=== Passage shown ===

After meeting them we decided to aim for Belgrade that evening. Pretty uneventful cycling followed until we reached the top of a hill to find a BMW that had supposedly ran out of fuel. We stepped in to lend a hand. As we got to the top, the driver got out and leaving the window down of this unlocked BMW jumped into his friend’s car! We moved on swiftly, hoping we hadn’t left too many finger prints over it!!!
We arrived into Belgrade to find our hosts (a couple who Jonny had met on his travels) lived on one of the most exclusive streets in the city. After cycling past the US and Chinese embassies we found our place about four buildings down! To tell the truth, it went through my mind (as we were cycling past the residencies of countless Ambassadors) that the couple had pulled a great prank on Jonny but fortunately all came together!
We spent a couple of nights in Belgrade and met up with a couple of Lobby’s friends from Trinity. Being keen athletes, it was only after Mihajlo insisted, that we agreed to show our faces at the largest beer festival in Eastern Europe. After a few beers, we were jigging along to Orthodox Celts – a local band playing traditional Irish music. The crowds loved it!! In true Serbian style, the diehard fans formed what they called ‘pits’ – basically groups of people who would run into each other aimlessly in the name of fun!!
After the festival, we then visited a splav – a permanently moored nightclub boat. Knowing we’d agreed to be on the bikes early the next morning we jumped at the opportunity to rave into the early hours… as you would!
We got back to the house at 6 am and into the tent just as the sun was rising! We found another tent had been pitched. This time it was another couple Jonny had met! The hosts surely got more than the bargained for when the offered Jonny a place to stay. To date, over ten people have camped there on the back of this invitation. As we were leaving John and his girlfriend were asking to stay another week. They’re probably still there at the time of writing!!!
After a late start, we cycled about 40 km out of Belgrade and came across two old chaps eating watermelon by the roadside! They insisted we join them for a coffee. Lobby – not being a coffee drinker – asked for a tea but our trusty translator, Nick, somehow managed to plant the idea Lobby was not just a drinker but an extremely heavy one!! It wasn’t long until he was given a beer bottle filled not with beer but local home brewed spirit – rakia. More than contempt, he sipped away on the 40+% liqueur as we had coffee. We decided we’d stay at the guy’s place and after a dinner of fried eggs in his mosquito filled basement, we set up camp in his allotment!!
Due to budgeting issues, on last day in Serbia we ate only bread and drank only water. Just what you need when you are about to start an eight days of cycling 100+ km on the trot!! In the evening we stayed at a campsite just off the Danube, overlooking Romania. The place was free on the condition we ate in the restaurant. We coppered up and got a pound or so together. After explaining to the disgruntled owner we had no lev, euros or even dollars, we were allowed to stay on the condition we bought a plate of chips. We did and had an absolute ball – as you’d imagine!!
As we neared the Bulgarian border, warnings from the Serbs started about the dangers that awaited there!!! After the kind hospitality we’d received in Serbia (with the exception of Steve) we’d cottoned on to the whole thing. On each border, the country to the East is always going to be worse… or so they say!!
We crossed the Iron Gates (not as cool as it sounds) into Romania – just to say we’d been and do a Tweet!! Disappointed by the lack of an official EU sign, we turned around and left!! Crossing back into Serbia we pushed on up to the Bulgarian border. If that’s not getting the most of #openborders I don’t know what is!!!

=== Given entries ===
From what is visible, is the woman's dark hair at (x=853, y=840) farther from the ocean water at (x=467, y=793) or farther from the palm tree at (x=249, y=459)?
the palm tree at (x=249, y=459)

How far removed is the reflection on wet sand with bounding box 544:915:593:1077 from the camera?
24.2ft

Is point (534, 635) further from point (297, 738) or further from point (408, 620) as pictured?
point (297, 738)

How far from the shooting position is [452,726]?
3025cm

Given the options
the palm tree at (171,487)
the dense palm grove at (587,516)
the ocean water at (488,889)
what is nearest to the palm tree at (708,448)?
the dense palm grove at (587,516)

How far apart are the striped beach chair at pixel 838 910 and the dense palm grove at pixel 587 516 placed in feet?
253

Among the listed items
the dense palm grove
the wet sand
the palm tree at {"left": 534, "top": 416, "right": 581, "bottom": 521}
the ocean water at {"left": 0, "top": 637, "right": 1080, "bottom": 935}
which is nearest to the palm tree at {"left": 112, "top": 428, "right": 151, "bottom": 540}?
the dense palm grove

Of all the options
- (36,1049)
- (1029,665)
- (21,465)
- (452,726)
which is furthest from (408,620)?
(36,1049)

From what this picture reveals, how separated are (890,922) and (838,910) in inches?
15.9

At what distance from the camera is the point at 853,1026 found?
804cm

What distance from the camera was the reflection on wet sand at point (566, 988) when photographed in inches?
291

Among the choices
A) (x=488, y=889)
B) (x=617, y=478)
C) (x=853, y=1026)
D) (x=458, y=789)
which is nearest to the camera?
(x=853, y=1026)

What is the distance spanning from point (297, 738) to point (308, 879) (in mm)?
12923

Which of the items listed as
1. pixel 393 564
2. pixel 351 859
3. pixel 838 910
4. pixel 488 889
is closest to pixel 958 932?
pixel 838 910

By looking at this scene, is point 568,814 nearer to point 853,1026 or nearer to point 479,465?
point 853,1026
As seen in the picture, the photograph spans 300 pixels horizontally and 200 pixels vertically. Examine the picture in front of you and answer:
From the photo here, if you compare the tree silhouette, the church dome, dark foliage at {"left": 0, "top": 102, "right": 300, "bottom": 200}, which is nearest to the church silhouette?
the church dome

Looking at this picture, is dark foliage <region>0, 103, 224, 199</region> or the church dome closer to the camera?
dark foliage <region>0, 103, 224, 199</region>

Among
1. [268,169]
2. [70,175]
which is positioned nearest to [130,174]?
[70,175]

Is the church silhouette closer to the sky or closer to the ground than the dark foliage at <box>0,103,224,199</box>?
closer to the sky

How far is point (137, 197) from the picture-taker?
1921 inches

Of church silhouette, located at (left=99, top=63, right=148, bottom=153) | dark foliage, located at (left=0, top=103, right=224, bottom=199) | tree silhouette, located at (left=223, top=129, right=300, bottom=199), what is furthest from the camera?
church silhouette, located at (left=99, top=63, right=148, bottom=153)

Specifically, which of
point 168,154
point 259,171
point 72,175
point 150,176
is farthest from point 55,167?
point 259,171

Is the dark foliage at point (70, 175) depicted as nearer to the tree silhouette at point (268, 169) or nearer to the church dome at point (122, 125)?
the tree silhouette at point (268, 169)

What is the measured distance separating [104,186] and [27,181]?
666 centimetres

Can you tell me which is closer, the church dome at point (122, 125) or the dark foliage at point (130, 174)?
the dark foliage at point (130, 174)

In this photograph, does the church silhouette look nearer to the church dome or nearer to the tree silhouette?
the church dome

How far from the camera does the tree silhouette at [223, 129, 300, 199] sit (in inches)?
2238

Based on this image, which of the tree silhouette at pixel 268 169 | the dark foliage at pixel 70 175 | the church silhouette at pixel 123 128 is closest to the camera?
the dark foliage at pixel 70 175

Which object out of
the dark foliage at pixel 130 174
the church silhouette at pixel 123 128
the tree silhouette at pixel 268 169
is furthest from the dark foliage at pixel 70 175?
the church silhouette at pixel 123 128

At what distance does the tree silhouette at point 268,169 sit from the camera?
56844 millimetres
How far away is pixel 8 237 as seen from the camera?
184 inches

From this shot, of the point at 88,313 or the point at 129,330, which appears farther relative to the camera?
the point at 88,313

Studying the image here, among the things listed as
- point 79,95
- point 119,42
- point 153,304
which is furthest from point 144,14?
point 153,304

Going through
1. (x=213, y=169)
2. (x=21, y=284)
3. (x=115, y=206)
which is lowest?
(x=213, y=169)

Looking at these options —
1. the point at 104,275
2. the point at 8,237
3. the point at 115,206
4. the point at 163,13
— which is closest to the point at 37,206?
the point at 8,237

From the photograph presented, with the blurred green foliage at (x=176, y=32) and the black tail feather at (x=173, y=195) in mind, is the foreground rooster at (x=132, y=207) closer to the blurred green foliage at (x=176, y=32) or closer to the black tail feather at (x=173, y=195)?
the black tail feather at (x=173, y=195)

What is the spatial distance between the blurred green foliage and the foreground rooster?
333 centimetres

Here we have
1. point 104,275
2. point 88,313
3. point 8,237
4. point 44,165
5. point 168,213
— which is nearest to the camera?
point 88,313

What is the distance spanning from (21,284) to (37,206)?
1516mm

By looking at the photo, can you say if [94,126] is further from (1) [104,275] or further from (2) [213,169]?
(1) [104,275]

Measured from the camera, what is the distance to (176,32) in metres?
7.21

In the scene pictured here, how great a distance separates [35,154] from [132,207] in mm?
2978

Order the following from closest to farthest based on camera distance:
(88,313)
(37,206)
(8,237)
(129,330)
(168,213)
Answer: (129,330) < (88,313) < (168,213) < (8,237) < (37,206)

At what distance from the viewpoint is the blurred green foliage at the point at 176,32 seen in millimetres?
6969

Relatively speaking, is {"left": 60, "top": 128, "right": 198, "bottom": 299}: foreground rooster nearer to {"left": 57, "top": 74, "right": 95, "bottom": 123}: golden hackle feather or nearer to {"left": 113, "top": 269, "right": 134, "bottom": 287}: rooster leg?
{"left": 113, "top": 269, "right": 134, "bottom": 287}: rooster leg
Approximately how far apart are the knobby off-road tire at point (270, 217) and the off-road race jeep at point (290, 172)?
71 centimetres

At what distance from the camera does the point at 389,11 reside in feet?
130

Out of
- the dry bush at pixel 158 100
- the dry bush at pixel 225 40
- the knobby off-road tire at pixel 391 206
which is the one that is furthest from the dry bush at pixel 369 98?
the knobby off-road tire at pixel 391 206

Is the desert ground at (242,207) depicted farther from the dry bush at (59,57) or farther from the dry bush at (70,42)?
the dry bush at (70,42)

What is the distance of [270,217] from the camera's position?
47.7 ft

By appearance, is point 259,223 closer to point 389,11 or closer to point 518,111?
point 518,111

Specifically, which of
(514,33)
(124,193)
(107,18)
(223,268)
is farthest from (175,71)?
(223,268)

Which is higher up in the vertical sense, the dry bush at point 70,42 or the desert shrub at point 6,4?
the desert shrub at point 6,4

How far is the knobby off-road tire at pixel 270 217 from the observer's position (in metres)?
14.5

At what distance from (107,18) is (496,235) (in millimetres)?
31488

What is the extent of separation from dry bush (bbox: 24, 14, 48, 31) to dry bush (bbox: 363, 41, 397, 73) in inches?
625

=== Task set ===
A - List every person mentioned by name in the cycling trip account.
B - Return the part of the cycling trip account that begins at the words "After a late" and stops after the words "in his allotment!!", copied exactly.

=== Exercise results ===
A - Jonny, Lobby, Mihajlo, Nick, Steve, John

B -
After a late start, we cycled about 40 km out of Belgrade and came across two old chaps eating watermelon by the roadside! They insisted we join them for a coffee. Lobby – not being a coffee drinker – asked for a tea but our trusty translator, Nick, somehow managed to plant the idea Lobby was not just a drinker but an extremely heavy one!! It wasn’t long until he was given a beer bottle filled not with beer but local home brewed spirit – rakia. More than contempt, he sipped away on the 40+% liqueur as we had coffee. We decided we’d stay at the guy’s place and after a dinner of fried eggs in his mosquito filled basement, we set up camp in his allotment!!